The document also suggests that the compiler may be able to use
an array reference to translate an enum value into an ordinary
integer that can subsequently be used in an ordinary switch block.

However, enum members can be assigned arbitrary constant values,
including negative values and very large values. Allocating a single
flat array for translation is unworkable, unless you know the
range of the enums (which defeats a major benefit of enums -- not
requiring the programmer to know such details of the enum type).

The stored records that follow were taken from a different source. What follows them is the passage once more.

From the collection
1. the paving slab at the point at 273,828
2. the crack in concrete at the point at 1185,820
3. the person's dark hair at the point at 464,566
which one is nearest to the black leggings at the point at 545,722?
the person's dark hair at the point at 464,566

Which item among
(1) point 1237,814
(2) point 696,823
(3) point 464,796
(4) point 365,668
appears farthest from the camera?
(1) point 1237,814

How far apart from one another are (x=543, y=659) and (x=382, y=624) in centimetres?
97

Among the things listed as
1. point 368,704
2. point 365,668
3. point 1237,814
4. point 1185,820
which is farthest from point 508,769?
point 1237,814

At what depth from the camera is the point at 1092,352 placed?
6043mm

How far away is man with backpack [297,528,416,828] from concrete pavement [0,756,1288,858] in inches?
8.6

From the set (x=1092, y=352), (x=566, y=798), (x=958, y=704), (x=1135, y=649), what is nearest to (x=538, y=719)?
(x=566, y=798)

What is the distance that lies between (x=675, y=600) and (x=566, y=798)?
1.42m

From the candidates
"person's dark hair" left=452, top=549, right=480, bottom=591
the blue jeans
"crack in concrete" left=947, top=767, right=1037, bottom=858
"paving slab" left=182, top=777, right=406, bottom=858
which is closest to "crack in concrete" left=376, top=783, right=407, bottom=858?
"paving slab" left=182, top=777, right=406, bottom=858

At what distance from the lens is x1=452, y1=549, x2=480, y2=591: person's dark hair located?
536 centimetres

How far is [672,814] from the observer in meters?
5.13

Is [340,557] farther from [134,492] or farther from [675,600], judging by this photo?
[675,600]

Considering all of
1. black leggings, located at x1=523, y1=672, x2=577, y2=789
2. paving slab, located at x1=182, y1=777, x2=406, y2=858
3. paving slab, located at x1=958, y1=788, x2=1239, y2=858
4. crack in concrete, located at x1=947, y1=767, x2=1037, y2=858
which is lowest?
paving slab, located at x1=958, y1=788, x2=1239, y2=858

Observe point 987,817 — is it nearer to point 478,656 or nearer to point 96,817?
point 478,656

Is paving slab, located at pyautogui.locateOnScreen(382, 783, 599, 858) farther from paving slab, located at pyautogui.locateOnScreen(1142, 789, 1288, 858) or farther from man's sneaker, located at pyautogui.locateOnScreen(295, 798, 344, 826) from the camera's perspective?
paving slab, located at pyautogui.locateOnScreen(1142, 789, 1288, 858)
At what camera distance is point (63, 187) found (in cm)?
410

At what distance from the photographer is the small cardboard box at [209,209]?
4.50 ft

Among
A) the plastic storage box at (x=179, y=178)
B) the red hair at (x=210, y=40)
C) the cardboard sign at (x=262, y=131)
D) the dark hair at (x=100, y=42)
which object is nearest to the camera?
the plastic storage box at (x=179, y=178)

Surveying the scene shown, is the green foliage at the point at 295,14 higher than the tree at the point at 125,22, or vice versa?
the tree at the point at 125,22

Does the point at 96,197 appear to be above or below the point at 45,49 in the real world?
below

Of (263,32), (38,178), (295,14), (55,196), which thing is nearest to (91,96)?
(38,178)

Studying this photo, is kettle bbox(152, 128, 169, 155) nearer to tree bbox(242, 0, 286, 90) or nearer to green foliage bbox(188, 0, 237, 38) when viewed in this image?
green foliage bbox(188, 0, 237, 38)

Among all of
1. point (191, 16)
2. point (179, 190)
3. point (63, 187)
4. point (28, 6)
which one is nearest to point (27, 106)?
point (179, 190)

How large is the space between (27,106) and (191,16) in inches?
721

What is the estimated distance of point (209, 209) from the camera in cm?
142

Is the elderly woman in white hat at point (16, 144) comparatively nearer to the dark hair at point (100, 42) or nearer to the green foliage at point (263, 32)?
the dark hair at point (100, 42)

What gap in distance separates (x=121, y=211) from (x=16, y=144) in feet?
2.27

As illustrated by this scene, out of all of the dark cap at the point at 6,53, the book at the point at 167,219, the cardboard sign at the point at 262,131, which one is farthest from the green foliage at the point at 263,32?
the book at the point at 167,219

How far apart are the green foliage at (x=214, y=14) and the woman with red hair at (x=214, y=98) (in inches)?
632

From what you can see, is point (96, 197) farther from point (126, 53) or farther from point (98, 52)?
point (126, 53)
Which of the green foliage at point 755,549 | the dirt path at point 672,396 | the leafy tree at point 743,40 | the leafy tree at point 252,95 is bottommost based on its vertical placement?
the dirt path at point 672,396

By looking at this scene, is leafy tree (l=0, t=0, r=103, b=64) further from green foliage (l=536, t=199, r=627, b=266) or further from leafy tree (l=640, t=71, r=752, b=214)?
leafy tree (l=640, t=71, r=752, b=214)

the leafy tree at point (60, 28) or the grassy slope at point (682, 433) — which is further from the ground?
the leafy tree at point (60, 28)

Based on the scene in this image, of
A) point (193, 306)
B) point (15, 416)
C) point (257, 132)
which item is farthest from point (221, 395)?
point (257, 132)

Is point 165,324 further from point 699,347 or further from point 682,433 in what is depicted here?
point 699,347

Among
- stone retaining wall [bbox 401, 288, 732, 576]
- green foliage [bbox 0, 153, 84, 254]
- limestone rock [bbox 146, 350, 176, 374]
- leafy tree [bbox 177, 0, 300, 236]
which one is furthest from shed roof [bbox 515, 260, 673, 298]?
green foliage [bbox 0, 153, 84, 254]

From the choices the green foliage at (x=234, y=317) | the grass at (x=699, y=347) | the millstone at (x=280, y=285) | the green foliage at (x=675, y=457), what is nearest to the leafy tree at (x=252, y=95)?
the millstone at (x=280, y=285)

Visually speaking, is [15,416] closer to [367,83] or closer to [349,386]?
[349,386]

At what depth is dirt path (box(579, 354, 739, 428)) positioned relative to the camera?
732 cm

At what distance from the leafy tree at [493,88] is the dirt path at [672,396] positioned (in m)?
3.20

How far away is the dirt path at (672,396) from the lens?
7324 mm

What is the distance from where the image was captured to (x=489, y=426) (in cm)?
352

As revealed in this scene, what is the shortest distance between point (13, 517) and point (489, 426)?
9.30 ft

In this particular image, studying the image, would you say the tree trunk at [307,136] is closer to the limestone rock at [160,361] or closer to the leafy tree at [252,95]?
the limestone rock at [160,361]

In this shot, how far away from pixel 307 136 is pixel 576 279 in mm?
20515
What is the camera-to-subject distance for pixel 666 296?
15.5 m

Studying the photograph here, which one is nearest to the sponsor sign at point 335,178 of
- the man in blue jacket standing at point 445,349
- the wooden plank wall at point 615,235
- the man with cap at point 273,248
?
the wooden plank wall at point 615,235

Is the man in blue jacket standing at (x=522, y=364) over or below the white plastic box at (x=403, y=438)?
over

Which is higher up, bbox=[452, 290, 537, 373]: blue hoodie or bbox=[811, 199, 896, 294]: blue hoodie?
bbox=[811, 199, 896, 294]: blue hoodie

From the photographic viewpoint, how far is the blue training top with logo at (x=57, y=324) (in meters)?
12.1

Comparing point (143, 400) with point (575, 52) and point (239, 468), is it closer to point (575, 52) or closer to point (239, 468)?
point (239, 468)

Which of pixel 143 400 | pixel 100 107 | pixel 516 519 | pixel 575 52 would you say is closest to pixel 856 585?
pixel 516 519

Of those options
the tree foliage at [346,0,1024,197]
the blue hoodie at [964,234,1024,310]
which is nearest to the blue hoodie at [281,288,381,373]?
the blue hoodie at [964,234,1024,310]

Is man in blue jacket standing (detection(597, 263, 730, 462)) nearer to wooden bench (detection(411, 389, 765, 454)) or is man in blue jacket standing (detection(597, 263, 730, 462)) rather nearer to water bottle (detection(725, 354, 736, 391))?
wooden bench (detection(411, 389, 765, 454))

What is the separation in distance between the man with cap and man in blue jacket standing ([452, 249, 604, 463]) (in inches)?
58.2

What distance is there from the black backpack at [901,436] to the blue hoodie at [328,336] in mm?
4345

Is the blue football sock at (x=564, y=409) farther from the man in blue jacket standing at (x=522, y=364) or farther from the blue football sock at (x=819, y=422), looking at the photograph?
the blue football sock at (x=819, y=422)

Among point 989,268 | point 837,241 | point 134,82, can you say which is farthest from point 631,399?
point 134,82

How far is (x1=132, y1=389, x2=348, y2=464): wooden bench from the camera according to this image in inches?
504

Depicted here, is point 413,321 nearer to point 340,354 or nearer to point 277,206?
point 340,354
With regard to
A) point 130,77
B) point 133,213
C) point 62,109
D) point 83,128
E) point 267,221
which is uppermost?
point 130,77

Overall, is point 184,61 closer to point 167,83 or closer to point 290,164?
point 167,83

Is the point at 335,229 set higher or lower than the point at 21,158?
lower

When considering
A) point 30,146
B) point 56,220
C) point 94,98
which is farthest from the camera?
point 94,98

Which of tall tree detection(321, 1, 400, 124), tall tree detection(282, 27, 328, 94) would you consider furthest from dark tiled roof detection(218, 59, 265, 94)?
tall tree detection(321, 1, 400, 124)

Therefore, I would suggest that any use of enum values as case
labels in an external compilation unit be viewed with caution. The
case labels should be ordered by frequency; the most frequently
occuring value should be first and the least frequently occuring
value should be the last case label. The programmer doesn't need
to know the values of the enums, only which enums occur more
frequently than others.

Generally speaking, a switch{} block that is used to determine the
type of a "thing" may be better implemented using polymorphism when
the "thing" can be represented as a reference type. If the "thing"
cannot be easily represented as an object (like it's a raw data packet
coming over a TCP/IP stream with a numeric identifier for the
packet type), then there should be only one place in the entire
application that knows how to distinguish such things with its own
switch{} block. In that place is where you define the Enum class so
that its member values can be hard-compiled into the switch{} block.

2 cents worth. Your mileage may vary.